16) Selection of Agenda Items for Board Meetings

The Chief Executive Officer will establish the agenda for each Board meeting. The Chairman of the Board and/or the Chairman of the Nominating and Corporate Governance Committee will act as the Board’s liaison with the Chief Executive Officer in the development of the agendas. Each Board member is free to suggest the inclusion of item(s) on the agenda. Each Director is free to raise at any Board meeting subjects that are not on the agenda for that meeting.

17) Board Materials Distributed in Advance

Each Director is expected to attend all meetings of the Board and Committees on which the Director serves. In advance of each Board or Committee meeting, a proposed agenda and, to the extent feasible or appropriate, information and data that is important to an understanding of the business to be discussed, will be distributed. The management will make every attempt to see that this material is as brief as possible while still providing the desired information. When appropriate, the information distributed will include summaries or outlines of presentations to be given at the meeting. In this way, meeting time may be conserved and discussion time focused on questions that the Board has about the material.

BOARD COMMITTEES

18) Number, Structure and Independence of Committees

Currently, Mohawk has three standing Committees, which are Audit, Compensation and Nominating and Corporate Governance.
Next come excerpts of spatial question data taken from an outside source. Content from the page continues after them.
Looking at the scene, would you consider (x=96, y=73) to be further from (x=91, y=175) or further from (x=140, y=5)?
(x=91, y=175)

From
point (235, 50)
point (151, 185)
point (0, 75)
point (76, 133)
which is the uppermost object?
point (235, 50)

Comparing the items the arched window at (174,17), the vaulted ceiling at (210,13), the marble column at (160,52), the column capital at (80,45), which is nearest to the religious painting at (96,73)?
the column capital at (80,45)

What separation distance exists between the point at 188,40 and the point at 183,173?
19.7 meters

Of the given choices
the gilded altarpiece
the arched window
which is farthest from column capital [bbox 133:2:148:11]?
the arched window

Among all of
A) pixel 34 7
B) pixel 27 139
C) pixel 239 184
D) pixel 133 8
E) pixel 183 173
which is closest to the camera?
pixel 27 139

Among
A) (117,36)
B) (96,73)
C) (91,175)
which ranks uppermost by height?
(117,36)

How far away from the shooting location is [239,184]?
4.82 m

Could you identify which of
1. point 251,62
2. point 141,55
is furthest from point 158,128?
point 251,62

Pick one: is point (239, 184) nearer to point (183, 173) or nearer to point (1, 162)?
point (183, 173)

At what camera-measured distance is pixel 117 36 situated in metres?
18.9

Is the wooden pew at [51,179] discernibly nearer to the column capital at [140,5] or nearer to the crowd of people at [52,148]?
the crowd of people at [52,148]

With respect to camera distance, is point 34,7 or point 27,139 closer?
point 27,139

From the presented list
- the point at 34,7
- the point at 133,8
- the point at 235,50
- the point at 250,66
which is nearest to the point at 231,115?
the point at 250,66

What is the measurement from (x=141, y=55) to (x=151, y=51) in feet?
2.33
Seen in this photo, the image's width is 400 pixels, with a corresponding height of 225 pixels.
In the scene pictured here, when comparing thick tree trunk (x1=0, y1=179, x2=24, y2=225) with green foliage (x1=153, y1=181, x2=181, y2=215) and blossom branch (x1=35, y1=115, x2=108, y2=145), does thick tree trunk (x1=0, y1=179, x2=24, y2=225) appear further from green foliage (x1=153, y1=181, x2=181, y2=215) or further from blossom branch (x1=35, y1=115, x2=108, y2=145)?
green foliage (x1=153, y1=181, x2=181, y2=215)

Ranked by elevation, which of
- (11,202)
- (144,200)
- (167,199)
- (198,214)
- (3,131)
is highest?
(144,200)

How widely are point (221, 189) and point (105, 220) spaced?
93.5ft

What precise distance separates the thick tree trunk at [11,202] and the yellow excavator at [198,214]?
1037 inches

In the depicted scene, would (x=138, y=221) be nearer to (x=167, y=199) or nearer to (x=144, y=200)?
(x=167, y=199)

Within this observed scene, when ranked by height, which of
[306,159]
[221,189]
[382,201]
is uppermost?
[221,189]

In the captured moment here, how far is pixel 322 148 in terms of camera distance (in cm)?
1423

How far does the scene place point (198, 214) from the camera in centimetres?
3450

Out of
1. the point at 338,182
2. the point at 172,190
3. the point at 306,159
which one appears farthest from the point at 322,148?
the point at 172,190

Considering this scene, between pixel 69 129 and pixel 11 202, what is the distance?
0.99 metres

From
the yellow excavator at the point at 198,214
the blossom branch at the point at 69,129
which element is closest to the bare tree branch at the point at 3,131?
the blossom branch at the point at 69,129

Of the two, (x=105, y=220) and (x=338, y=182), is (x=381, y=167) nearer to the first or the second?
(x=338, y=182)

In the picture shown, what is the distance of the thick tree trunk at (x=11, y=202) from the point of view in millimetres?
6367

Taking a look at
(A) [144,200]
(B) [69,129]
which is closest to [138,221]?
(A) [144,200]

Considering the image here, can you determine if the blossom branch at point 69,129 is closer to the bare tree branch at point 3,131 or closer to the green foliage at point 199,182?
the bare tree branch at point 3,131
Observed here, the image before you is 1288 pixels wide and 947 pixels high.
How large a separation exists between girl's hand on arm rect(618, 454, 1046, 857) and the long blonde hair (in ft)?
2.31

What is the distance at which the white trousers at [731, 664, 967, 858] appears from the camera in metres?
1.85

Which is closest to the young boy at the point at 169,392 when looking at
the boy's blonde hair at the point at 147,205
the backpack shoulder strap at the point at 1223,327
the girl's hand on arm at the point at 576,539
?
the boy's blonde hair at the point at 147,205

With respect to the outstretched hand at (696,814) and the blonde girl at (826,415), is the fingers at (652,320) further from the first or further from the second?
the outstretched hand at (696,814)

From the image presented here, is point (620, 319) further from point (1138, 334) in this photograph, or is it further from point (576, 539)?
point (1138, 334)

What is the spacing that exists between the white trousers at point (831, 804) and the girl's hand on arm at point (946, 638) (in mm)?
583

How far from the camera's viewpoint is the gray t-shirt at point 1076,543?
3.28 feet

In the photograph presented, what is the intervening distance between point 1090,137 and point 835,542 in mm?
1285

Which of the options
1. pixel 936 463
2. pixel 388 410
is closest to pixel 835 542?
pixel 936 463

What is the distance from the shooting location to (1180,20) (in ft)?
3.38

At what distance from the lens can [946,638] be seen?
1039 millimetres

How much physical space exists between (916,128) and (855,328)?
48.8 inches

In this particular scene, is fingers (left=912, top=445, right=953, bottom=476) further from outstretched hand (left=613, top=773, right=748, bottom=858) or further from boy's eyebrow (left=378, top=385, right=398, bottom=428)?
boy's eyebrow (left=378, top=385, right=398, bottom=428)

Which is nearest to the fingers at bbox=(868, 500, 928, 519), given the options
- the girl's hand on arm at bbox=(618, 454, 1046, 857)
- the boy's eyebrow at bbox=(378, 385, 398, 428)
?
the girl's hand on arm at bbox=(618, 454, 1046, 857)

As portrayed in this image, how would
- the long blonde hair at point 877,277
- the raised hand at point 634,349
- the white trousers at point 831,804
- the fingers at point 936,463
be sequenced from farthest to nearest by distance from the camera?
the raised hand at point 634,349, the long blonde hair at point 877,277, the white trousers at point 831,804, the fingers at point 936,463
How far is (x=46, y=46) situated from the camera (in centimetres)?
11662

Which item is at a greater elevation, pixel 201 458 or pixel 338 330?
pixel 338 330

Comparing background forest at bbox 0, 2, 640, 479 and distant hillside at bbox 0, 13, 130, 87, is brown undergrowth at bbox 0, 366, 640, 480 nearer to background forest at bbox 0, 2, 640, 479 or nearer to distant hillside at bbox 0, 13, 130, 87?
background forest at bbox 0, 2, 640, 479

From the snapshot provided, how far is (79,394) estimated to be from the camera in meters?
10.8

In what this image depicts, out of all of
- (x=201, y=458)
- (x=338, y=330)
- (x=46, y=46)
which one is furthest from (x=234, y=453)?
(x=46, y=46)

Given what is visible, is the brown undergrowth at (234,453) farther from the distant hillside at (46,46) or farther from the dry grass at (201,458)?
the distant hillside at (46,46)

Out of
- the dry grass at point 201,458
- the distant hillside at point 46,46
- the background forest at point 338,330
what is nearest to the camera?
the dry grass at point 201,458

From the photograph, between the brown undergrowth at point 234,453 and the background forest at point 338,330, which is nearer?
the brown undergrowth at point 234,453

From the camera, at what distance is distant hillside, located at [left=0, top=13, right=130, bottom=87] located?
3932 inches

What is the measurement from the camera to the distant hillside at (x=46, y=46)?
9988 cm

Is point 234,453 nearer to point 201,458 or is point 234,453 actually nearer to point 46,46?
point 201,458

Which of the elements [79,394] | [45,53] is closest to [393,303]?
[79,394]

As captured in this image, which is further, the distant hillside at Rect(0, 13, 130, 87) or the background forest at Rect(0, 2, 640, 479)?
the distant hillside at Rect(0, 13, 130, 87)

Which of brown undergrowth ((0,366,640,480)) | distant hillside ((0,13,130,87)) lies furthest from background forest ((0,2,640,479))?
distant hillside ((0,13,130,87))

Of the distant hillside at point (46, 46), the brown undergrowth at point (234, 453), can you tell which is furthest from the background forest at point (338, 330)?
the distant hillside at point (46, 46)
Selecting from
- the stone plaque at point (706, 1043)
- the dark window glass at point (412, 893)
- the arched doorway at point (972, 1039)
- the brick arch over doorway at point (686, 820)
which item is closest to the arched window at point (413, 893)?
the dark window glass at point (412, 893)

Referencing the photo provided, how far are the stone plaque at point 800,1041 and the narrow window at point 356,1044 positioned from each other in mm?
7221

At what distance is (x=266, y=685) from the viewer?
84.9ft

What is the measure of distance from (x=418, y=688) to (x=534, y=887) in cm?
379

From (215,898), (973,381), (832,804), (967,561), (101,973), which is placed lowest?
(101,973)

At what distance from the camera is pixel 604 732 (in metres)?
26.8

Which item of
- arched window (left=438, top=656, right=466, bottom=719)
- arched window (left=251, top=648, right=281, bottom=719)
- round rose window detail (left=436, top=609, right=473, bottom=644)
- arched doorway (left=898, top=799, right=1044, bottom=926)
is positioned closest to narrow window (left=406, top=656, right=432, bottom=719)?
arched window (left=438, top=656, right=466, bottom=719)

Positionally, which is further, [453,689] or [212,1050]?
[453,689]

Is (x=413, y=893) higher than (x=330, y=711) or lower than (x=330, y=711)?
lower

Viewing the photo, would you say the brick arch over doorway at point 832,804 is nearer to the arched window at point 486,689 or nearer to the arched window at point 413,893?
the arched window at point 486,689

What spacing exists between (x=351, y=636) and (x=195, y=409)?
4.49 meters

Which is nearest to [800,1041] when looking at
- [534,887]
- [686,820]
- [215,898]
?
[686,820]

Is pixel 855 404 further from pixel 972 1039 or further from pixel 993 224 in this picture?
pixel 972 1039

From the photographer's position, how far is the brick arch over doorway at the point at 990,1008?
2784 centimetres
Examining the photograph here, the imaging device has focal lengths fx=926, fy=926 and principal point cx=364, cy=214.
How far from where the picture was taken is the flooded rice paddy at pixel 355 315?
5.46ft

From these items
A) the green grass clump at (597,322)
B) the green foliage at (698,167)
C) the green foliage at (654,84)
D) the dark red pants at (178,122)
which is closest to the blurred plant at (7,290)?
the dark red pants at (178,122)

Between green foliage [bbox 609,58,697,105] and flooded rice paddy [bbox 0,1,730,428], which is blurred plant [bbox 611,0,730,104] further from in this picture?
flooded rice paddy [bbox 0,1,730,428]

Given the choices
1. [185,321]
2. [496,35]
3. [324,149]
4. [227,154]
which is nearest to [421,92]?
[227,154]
All members of these three standing committees shall be “independent” Directors within the meaning of Section 6 of these corporate governance guidelines.

19) Assignment of Committee Members

The Nominating and Corporate Governance Committee shall, after consultation with the Chief Executive Officer and the Chairman of the Board, and with consideration of the desires of individual Board members, recommend to the full Board the assignment of Board members to the Committees.

20) Frequency and Length of Committee Meetings

Committee Chairmen, in consultation with Committee members, will determine the frequency and length of Committee meetings. Each Committee shall meet at least as frequently as is required by the terms of such Committee’s charter.

21) Committee Agenda

Committee Chairmen, in consultation with the appropriate members of senior management and staff, will develop the Committee’s agenda.

LEADERSHIP DEVELOPMENT

22) Formal Evaluation of the Chief Executive Officer

Each year, the Compensation Committee shall evaluate the performance of the Chief Executive Officer. In evaluating the Chief Executive Officer, such Committee shall take into consideration the executive’s performance in both qualitative and quantitative areas, such as: leadership and vision; integrity; keeping the Board informed on matters affecting Mohawk and its affiliated subsidiaries; performance of the business (including such measurements as total stockholder return and achievement of financial objectives and goals); development and implementation of initiatives to provide long-term economic benefit to Mohawk, including acquisitions; accomplishment of strategic objectives and development of management.

The evaluation will be communicated to the Chief Executive Officer by the Chairman of the Compensation Committee and used by the Compensation Committee in the course of its deliberations when considering the compensation of the Chief Executive Officer for the ensuing year.

23) Succession Planning

There should be an annual report by the Chief Executive Officer to the Board on succession planning. The Chief Executive Officer’s recommendation for his or her successor (as the result of an unexpected event) should be communicated to the Chairman of the Nominating and Corporate Governance Committee in a letter to be opened only in case of such an event. The Chief Executive Officer should update the recommendation periodically.